La compañía de Giovanni se nos volvió agradable y familiar. Le preguntamos abiertamente si pensaba que íbamos a ser liberados y él nos respondió que creía que sí. Decía que eso podía tomar algunas semanas, porque había que afinar «los últimos detalles», y que el asunto dependía exclusivamente del Secretariado. Pero afirmaba francamente que debíamos prepararnos para la liberación. Ese se convirtió en el tema principal de nuestras conversaciones.
Al poco tiempo, nos aprendimos los nombres de todos los guerrilleros del grupo. Había unos treinta. Giovanni había hecho todo lo posible para integrarnos, e incluso nos había invitado al «aula» para las actividades nocturnas que solían desarrollar. Eso me sorprendió mucho, pues, en el anterior campamento, Andrés tenía estrictamente prohibido que oyéramos, así fuera de lejos, lo que decían. Era una hora de esparcimiento para que los jóvenes se divirtieran jugando por equipos. Había que cantar, inventar consignas revolucionarias, adivinar enigmas, etc. Todo ocurría en un ambiente amable.
Una noche, a la salida del aula, uno de los guerrilleros me abordó:
—Dentro de unos días la van a liberar. ¿Qué va a decir sobre nosotros?

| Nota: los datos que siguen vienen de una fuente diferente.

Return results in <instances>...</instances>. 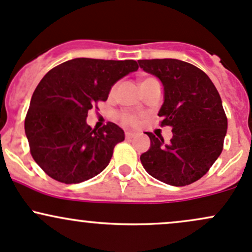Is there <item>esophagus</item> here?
Masks as SVG:
<instances>
[{"mask_svg":"<svg viewBox=\"0 0 252 252\" xmlns=\"http://www.w3.org/2000/svg\"><path fill=\"white\" fill-rule=\"evenodd\" d=\"M125 136H126L127 139H132V138L136 137V133H134V132H131V131H126Z\"/></svg>","mask_w":252,"mask_h":252,"instance_id":"34e87169","label":"esophagus"}]
</instances>
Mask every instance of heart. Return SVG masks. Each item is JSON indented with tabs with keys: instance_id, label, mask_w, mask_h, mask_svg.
I'll use <instances>...</instances> for the list:
<instances>
[{
	"instance_id": "b5f03b06",
	"label": "heart",
	"mask_w": 252,
	"mask_h": 252,
	"mask_svg": "<svg viewBox=\"0 0 252 252\" xmlns=\"http://www.w3.org/2000/svg\"><path fill=\"white\" fill-rule=\"evenodd\" d=\"M148 79H150V78H148ZM147 80V79H145ZM120 120L123 121L124 124H126V125H136L138 119L136 115L131 114V113H127V112H124L120 114Z\"/></svg>"
}]
</instances>
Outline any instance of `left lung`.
Listing matches in <instances>:
<instances>
[{
  "label": "left lung",
  "instance_id": "8db88e82",
  "mask_svg": "<svg viewBox=\"0 0 252 252\" xmlns=\"http://www.w3.org/2000/svg\"><path fill=\"white\" fill-rule=\"evenodd\" d=\"M144 72L163 85L158 110L161 125L172 127L169 143L147 132L150 148L140 155L151 177L172 186L201 179L222 151L227 118L210 78L189 62L177 59L138 60Z\"/></svg>",
  "mask_w": 252,
  "mask_h": 252
}]
</instances>
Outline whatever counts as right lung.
<instances>
[{"label": "right lung", "instance_id": "1", "mask_svg": "<svg viewBox=\"0 0 252 252\" xmlns=\"http://www.w3.org/2000/svg\"><path fill=\"white\" fill-rule=\"evenodd\" d=\"M137 69L134 60L77 58L43 77L30 102L25 133L32 158L49 177L78 184L108 166L125 132L113 123L93 128L86 124L88 112L107 101L113 85Z\"/></svg>", "mask_w": 252, "mask_h": 252}]
</instances>
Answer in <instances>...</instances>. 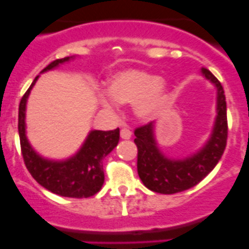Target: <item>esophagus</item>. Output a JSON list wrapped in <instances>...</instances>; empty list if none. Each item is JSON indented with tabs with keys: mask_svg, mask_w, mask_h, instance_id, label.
Masks as SVG:
<instances>
[{
	"mask_svg": "<svg viewBox=\"0 0 249 249\" xmlns=\"http://www.w3.org/2000/svg\"><path fill=\"white\" fill-rule=\"evenodd\" d=\"M132 132L130 131V129H127V127H123L122 130H120V137H122L123 140H129L130 137H131Z\"/></svg>",
	"mask_w": 249,
	"mask_h": 249,
	"instance_id": "1",
	"label": "esophagus"
}]
</instances>
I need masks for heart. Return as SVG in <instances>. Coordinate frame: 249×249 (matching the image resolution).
Listing matches in <instances>:
<instances>
[{"instance_id":"1","label":"heart","mask_w":249,"mask_h":249,"mask_svg":"<svg viewBox=\"0 0 249 249\" xmlns=\"http://www.w3.org/2000/svg\"><path fill=\"white\" fill-rule=\"evenodd\" d=\"M108 94L101 96L104 108L115 110L117 105L132 104L137 117L143 120L157 118L169 100V88L157 74L137 70L120 72L109 80Z\"/></svg>"}]
</instances>
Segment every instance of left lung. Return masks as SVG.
Returning <instances> with one entry per match:
<instances>
[{"label": "left lung", "mask_w": 249, "mask_h": 249, "mask_svg": "<svg viewBox=\"0 0 249 249\" xmlns=\"http://www.w3.org/2000/svg\"><path fill=\"white\" fill-rule=\"evenodd\" d=\"M201 73L217 87V119L211 139L196 154L183 160L169 159L158 148L154 140V123L135 129L137 145V172L143 184L152 192L176 194L201 182L222 158L227 147V101L222 84L207 69Z\"/></svg>", "instance_id": "obj_1"}]
</instances>
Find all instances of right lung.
<instances>
[{"label":"right lung","mask_w":249,"mask_h":249,"mask_svg":"<svg viewBox=\"0 0 249 249\" xmlns=\"http://www.w3.org/2000/svg\"><path fill=\"white\" fill-rule=\"evenodd\" d=\"M70 59H72V56L54 60L42 72L54 69L57 65L69 61ZM37 79L38 76L35 78L27 91L21 97L19 105L18 130L25 166L37 183L54 194L76 199L92 196L101 189L105 182L102 160L119 142V127L110 131H91L79 152L74 157L64 161H53L39 157L32 149L25 134L26 100Z\"/></svg>","instance_id":"right-lung-1"}]
</instances>
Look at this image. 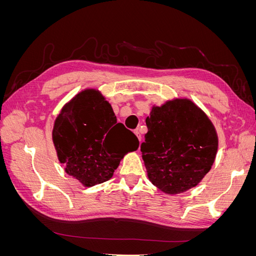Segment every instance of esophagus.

Lo miré sorprendida. Luego, tratando de sonreír, le dije:
—Voy a contar lo que vi.
La pregunta me dejó un regusto amargo. Asimismo, dudaba de que mi respuesta hubiera sido la más acertada.
Estábamos tomándonos la colada de la mañana cuando oí un ruido de motores. Le hice una señal a Lucho para que mirara.
Se vivía una gran agitación, y antes de que tuviéramos tiempo de reaccionar, Jorge Briceño, alias «Mono Jojoy», tal vez el más conocido de los jefes de las Farc después de Marulanda, hizo su aparición. Por poco escupo mi bebida. El jefe guerrillero avanzaba lentamente, con su mirada de águila. Al ver a Lucho, se abalanzó sobre él y le dio un abrazo asfixiante.